**What to produce**: Find "How far is group" in the data below; transcribe the line it appears on and each line after it, exactly, to the end, and nothing else.
++++++++++
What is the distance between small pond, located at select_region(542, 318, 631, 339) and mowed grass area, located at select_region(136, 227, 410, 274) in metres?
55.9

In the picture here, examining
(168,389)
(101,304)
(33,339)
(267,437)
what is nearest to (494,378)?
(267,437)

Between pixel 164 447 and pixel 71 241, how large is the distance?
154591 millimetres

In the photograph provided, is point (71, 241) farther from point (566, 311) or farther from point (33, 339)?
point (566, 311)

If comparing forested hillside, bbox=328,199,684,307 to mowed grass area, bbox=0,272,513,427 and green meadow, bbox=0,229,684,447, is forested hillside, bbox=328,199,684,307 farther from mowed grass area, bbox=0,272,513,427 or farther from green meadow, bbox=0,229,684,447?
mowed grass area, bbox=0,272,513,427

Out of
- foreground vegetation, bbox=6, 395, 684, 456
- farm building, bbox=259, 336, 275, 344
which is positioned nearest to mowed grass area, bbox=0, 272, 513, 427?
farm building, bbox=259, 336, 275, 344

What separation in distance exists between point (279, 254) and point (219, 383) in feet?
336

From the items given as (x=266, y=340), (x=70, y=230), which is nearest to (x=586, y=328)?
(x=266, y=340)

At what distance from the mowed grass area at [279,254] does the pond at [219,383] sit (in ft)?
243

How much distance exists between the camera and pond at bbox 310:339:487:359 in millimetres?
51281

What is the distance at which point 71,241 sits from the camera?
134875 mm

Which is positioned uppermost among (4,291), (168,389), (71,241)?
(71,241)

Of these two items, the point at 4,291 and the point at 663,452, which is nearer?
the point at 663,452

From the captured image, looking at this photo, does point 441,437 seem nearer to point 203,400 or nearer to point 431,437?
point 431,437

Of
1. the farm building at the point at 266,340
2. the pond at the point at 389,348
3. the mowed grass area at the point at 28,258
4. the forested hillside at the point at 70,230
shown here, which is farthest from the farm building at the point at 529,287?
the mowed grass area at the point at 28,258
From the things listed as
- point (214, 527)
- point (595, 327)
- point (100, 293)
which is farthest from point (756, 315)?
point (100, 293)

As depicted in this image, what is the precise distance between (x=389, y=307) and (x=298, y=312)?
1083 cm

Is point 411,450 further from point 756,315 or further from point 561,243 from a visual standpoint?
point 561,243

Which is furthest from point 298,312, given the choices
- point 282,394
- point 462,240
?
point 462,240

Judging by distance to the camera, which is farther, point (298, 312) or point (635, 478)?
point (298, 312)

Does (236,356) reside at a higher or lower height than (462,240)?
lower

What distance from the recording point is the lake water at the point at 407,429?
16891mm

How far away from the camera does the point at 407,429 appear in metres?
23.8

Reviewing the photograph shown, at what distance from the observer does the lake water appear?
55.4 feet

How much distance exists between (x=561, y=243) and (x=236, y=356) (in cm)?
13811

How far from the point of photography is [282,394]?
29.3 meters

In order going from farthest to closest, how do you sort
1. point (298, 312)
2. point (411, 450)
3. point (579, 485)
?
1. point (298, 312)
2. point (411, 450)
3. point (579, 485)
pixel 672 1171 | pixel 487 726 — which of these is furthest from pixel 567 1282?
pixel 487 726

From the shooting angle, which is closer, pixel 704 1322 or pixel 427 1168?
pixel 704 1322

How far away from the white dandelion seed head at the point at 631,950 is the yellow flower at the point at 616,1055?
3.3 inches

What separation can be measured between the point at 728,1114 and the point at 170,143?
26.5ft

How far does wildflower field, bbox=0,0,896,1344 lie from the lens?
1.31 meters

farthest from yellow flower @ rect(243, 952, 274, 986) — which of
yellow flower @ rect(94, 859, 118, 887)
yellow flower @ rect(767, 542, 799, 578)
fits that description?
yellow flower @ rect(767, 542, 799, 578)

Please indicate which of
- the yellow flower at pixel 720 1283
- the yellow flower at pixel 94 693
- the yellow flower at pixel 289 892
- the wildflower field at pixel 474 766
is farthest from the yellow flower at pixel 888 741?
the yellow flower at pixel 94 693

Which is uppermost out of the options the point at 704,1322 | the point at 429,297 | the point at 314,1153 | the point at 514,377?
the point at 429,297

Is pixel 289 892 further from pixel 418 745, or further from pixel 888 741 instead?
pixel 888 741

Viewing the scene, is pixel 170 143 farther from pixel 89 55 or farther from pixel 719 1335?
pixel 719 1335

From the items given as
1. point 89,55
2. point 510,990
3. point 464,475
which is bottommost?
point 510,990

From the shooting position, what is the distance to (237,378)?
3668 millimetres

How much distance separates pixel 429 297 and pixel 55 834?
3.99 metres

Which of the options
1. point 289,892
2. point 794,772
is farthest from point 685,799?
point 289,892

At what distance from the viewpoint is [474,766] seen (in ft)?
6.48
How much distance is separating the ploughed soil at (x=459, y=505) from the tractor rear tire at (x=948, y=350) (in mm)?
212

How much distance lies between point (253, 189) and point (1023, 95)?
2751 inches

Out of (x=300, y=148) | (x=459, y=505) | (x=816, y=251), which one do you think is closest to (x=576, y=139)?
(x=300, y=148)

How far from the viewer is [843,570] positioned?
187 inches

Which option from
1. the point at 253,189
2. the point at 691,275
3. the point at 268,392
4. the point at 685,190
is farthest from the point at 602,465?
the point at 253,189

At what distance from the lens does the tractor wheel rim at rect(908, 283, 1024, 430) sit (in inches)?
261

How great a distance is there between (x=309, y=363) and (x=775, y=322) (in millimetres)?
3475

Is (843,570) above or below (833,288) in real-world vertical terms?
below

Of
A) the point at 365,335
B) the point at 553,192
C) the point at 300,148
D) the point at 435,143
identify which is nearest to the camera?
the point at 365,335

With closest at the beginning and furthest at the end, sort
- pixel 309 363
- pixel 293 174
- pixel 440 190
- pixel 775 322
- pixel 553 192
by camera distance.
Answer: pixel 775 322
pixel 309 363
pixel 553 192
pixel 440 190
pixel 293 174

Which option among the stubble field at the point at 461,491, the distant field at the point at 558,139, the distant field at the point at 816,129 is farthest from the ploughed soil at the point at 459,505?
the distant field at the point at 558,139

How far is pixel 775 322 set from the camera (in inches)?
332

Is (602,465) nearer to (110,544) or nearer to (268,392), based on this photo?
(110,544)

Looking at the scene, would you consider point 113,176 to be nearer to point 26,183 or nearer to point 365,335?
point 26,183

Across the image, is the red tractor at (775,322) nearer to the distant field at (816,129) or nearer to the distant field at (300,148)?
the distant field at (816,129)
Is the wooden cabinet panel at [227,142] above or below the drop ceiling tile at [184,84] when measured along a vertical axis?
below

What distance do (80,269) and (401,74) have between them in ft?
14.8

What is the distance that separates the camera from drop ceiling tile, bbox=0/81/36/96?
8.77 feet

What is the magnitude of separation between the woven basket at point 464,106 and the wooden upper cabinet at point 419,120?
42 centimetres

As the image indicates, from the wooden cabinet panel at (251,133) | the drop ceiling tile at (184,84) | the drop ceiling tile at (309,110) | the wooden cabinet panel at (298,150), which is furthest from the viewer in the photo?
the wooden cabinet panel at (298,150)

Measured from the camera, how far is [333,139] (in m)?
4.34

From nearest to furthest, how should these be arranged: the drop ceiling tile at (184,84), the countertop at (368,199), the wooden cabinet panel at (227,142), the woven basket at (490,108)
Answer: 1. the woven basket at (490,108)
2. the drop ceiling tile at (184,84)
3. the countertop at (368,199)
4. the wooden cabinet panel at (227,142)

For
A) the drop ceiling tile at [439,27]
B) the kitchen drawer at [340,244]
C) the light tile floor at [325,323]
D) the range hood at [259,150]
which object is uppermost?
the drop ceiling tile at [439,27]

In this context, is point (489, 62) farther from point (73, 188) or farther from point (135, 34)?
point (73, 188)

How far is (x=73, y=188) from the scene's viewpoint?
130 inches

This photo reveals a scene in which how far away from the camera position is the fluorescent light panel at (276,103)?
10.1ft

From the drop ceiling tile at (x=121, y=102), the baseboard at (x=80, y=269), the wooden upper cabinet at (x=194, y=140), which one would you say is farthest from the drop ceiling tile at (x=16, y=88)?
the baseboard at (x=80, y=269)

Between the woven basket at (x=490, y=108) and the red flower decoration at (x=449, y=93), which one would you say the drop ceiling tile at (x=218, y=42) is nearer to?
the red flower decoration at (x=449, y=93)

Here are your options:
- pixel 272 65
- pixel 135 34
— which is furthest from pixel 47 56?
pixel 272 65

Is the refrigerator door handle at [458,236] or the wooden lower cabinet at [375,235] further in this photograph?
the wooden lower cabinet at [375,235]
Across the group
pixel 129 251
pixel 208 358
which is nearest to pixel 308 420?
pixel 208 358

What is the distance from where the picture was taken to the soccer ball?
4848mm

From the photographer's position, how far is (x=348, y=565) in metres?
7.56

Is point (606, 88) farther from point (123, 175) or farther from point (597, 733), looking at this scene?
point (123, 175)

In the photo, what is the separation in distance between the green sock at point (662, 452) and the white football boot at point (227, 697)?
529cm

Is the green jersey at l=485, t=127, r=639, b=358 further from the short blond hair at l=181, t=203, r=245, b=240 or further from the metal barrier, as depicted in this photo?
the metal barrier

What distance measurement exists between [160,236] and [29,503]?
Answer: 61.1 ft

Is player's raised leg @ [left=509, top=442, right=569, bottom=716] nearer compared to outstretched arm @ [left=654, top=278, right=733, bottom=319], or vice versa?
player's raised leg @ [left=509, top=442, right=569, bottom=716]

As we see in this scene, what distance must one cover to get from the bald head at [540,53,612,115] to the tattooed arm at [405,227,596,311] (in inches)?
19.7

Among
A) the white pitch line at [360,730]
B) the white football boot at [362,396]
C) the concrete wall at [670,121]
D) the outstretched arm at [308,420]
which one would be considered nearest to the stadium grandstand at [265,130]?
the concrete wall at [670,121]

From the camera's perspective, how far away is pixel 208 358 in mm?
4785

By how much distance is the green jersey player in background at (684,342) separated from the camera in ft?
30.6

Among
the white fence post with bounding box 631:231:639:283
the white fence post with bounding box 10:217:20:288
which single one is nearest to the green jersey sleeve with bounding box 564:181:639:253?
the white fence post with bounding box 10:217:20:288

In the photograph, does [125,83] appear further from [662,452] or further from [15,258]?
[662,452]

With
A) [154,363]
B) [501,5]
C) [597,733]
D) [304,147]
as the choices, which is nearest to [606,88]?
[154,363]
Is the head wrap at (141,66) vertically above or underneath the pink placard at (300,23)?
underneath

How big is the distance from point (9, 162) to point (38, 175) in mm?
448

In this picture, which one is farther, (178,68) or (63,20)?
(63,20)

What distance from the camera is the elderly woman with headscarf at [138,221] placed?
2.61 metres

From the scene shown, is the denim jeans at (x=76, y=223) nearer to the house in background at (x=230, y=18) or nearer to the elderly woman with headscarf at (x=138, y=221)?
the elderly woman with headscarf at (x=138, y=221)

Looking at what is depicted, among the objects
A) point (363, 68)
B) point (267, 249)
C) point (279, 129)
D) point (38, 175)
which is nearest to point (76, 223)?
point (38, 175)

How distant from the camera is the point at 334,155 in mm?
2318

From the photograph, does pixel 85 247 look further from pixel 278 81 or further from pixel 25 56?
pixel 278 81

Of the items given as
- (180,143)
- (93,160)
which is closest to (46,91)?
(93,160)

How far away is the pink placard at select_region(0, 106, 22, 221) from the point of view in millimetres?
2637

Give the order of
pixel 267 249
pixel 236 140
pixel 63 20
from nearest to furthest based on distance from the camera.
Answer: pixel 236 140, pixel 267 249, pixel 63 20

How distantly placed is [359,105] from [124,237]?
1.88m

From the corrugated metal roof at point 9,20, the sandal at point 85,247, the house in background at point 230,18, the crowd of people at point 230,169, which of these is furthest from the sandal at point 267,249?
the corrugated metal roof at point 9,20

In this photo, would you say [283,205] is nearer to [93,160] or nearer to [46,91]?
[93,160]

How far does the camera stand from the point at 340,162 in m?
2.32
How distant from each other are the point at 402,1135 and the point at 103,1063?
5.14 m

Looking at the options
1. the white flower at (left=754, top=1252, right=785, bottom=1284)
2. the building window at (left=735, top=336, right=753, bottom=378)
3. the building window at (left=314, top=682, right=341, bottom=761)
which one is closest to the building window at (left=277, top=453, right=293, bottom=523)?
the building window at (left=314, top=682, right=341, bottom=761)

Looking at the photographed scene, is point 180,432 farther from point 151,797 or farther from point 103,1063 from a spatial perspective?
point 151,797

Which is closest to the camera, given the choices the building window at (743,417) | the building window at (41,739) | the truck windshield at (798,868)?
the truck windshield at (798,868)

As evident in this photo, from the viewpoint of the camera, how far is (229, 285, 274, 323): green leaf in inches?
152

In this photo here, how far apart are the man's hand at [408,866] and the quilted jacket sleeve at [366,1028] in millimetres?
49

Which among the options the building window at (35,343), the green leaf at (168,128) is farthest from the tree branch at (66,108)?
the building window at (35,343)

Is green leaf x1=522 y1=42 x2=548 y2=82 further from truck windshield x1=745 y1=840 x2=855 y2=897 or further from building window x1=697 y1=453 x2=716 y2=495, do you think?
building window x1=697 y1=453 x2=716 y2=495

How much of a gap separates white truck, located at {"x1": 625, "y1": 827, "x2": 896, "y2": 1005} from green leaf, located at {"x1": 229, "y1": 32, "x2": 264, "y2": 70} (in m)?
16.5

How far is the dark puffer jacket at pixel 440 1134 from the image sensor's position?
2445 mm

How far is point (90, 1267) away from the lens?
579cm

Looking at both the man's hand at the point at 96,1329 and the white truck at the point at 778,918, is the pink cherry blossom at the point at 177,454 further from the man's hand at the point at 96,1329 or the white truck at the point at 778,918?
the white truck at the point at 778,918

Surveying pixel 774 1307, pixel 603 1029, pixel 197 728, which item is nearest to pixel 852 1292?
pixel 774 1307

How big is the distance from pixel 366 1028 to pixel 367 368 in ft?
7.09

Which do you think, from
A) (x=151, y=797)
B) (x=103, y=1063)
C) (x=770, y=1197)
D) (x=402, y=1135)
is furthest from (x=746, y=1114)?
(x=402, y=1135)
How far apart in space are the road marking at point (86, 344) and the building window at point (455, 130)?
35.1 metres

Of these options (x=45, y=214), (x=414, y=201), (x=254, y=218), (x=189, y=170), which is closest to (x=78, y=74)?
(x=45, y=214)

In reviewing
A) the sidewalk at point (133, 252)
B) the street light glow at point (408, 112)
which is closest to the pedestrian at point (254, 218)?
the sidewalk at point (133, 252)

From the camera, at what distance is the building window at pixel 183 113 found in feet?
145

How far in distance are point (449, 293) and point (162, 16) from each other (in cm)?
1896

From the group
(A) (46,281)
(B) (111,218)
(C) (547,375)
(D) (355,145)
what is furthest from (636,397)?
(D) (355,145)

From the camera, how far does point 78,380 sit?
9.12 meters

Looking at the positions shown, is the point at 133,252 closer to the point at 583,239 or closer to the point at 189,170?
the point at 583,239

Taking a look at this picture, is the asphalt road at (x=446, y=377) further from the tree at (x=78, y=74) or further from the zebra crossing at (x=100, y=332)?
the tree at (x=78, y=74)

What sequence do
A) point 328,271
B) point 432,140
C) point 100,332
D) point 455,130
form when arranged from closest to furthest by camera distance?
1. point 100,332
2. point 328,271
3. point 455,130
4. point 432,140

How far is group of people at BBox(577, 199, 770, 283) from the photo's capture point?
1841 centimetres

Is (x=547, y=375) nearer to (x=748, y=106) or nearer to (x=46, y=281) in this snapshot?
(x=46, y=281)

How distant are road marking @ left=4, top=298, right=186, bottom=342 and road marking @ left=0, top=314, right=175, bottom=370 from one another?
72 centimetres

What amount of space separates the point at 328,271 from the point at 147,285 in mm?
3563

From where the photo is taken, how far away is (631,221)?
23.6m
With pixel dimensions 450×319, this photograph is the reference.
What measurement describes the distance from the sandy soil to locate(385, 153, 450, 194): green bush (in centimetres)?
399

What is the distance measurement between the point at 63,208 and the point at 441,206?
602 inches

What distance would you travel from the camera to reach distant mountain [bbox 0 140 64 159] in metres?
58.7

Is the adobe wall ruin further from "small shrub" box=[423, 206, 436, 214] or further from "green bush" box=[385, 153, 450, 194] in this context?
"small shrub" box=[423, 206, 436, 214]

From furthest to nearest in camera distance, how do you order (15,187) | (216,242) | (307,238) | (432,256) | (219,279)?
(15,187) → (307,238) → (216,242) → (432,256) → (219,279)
++++++++++
**Problem solution**:
How far is group of people at BBox(577, 199, 770, 283) from the photo's capture point?
1841 centimetres

Is (x=547, y=375) nearer to (x=748, y=106) or nearer to (x=46, y=281) in this snapshot?
(x=46, y=281)

How distant are road marking @ left=4, top=298, right=186, bottom=342 and road marking @ left=0, top=314, right=175, bottom=370 from one another?
72 centimetres

What amount of space separates the point at 328,271 from the point at 147,285 in mm?
3563

From where the photo is taken, how far away is (631,221)?
23.6m
With pixel dimensions 450×319, this photograph is the reference.
What measurement describes the distance from the sandy soil to locate(385, 153, 450, 194): green bush (in centimetres)?
399

What is the distance measurement between the point at 63,208 and the point at 441,206?
602 inches

What distance would you travel from the camera to reach distant mountain [bbox 0 140 64 159] in metres?
58.7

Is the adobe wall ruin further from "small shrub" box=[423, 206, 436, 214] or further from "green bush" box=[385, 153, 450, 194] in this context?
"small shrub" box=[423, 206, 436, 214]

From furthest to nearest in camera distance, how do you order (15,187) | (216,242) | (307,238) | (432,256) | (219,279)?
(15,187) → (307,238) → (216,242) → (432,256) → (219,279)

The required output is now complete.